Testing a set of engines

Discussion of chess software programming and technical issues.

Moderators: hgm, Rebel, chrisw

konsolas
Posts: 182
Joined: Sun Jun 12, 2016 5:44 pm
Location: London
Full name: Vincent

Testing a set of engines

Post by konsolas »

Is there a standard way of determining how many matches are needed to rank a list of engines in order of strength?

I notice that CCRL, CEGT and other lists use hundreds upon hundreds of matches per engine, but is there a lower bound for the number of matches that need to be run?
AlvaroBegue
Posts: 931
Joined: Tue Mar 09, 2010 3:46 pm
Location: New York
Full name: Álvaro Begué (RuyDos)

Re: Testing a set of engines

Post by AlvaroBegue »

If you look at the CCRL table that lists engines in decreasing order of strength, you'll see a column "LOS". That is something like one minus the p-value of the hypothesis that the engine in one line is actually stronger than the one below. Running more games allows you to make those numbers closer to 100%. But there are still cases where the number is near 50% (we can't really tell which of the engines is stronger).

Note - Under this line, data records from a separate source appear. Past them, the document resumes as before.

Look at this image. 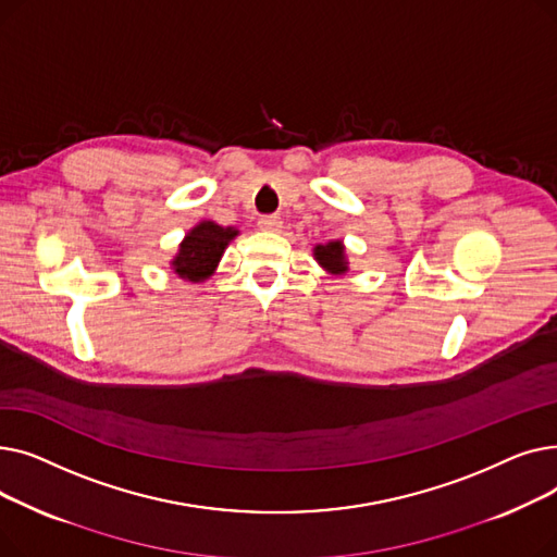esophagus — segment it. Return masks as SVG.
I'll list each match as a JSON object with an SVG mask.
<instances>
[{"label": "esophagus", "instance_id": "esophagus-1", "mask_svg": "<svg viewBox=\"0 0 557 557\" xmlns=\"http://www.w3.org/2000/svg\"><path fill=\"white\" fill-rule=\"evenodd\" d=\"M259 227L267 230V232H277V230L282 227V216H277V214L261 216V219H259Z\"/></svg>", "mask_w": 557, "mask_h": 557}]
</instances>
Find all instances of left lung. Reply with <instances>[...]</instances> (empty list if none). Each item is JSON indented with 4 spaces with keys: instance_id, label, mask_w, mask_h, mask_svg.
Wrapping results in <instances>:
<instances>
[{
    "instance_id": "8db88e82",
    "label": "left lung",
    "mask_w": 557,
    "mask_h": 557,
    "mask_svg": "<svg viewBox=\"0 0 557 557\" xmlns=\"http://www.w3.org/2000/svg\"><path fill=\"white\" fill-rule=\"evenodd\" d=\"M313 259L318 261V267L323 269L330 275H345L349 271V261L345 255V244L341 239H332L327 244H318L313 246Z\"/></svg>"
}]
</instances>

Perhaps it would be better to think of the result of your matches not as a rank, but as estimates of Elo strength, which come with an error bar. Your error bars will be inversely proportional to the square root of the number of games you play. What error bars are acceptable is completely up to you.
User avatar
hgm
Posts: 27787
Joined: Fri Mar 10, 2006 10:06 am
Location: Amsterdam
Full name: H G Muller

Re: Testing a set of engines

Post by hgm »

It depends on how large the strength difference is. If the list consists of, say, Stockfish, Fruit, Fairy-Max, Chad's Chess and POS, 10 games per pairing would be more than enough, as every match would end in 10-0. If the list consists of engines that to all intents an purposes are equally strong, you would need thousands of games to determine who gets the 50.5% result against who.
Robert Pope
Posts: 558
Joined: Sat Mar 25, 2006 8:27 pm

Re: Testing a set of engines

Post by Robert Pope »

Perhaps the practical answer is to run a smallish tournament and feed the games into bayeselo or ordo. That will give you the estimated relative ratings and the error bars. If there are engines that overlap in their elo +/- error bars and you want confidence in the ranking, increase the number of games, for all, or just for the ones overlapping. How many games is driven by the sqrt() rule to get the error bars as small as they are needed.